Bitume
Sa famille a cherché Firmin, longtemps, partout. Ils sont passés juste à côté de son lieu de vie, mais ne l’ont pas trouvé. Ils cherchaient un homme debout, mais cela faisait longtemps que Firmin ne l’était plus. Assis sur son morceau de bitume, il se réchauffait à l’air soufflé par la bouche d’égout et tendait la main pour faire la manche.
Firmin est décédé à l’hôpital.

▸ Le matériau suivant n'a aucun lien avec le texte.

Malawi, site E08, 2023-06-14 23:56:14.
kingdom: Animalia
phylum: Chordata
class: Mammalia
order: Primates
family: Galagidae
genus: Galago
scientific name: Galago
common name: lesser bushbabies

Des semaines durant, il s’est plaint d’une douleur à l’abdomen, mais, marqué par l’alcool, souvent en état d’ébriété quand il acceptait de nous accompagner dans différents services hospitaliers, il ressortait rapidement avec des conseils de cure… Dans la rue, l’alcool est un compagnon de survie, un compagnon qui aide à oublier les regards, ou les yeux qui se détournent, qui aide à oublier le froid, la pluie et la faim.
Ses parents nous retrouvent grâce au collectif les Morts de la Rue. Ils nous interrogent sur l’enterrement que notre service a organisé quelques mois auparavant. Ils ont besoin de réponses, ou peut-être, seulement, de savoir qu’il n’était pas seul.
Sa sœur nous montre des photos, un adolescent plein de vie la tenant dans ses bras, un bel homme en costume de marié, élégant et souriant. Sa mère nous parle de cet enfant adopté en Haïti, noir dans une famille blanche, enfant tellement désiré, suivi « d’un petit miracle », une sœur biologique. Firmin fils, mais aussi Firmin époux, sa volonté de devenir père éprouvée par les nombreuses fausses couches de son épouse…
Souvent, dans notre métier, nous nous posons cette grande question : est-ce la rue qui a provoqué les troubles psychiques ? Est-ce sa dureté, sa violence, et la peur qu’elle génère, qui brisent ? Ou est-ce que ce sont les maux de la vie qui ont amené Firmin à tout quitter et à se faire écraser par le bitume ?
Tout a commencé quand Firmin, alors âgé de quinze ans, s’est mis à questionner ses origines, au moment de la naissance de sa sœur. Auparavant, nous dit sa famille, il était un enfant “idéal”. De son adoption, ses parents ne disent presque rien, car « ce n’est pas important, c’est du passé ». De sa lente descente aux enfers, ils remarquent que « notre amour n’a pas suffi, et celui de sa femme non plus ». L’inscription dans « l’imaginaire familial » semble n’avoir pas pu se faire suffisamment. Firmin remettait continuellement en cause son adoption, la volonté de ses “parents”, qu’il avait du mal à reconnaître comme tels et qu’il nommait par leur prénom.
Même si l’enracinement dans la famille n’est pas qu’une affaire de biologie, quelle était la possibilité pour Firmin d’interroger sa double appartenance, sa double affiliation, son ici et son ailleurs ?
Rencontrer sa famille nous a permis de mettre des mots sur les maux de Firmin, de l’inscrire dans une histoire, dans son histoire. Nous nous sommes sentis ancrés parmi ces hommes et ces femmes que nous accompagnons, chacun d’eux nous permettant de nous « déplacer », et de témoigner de ces rencontres, de nos rencontres.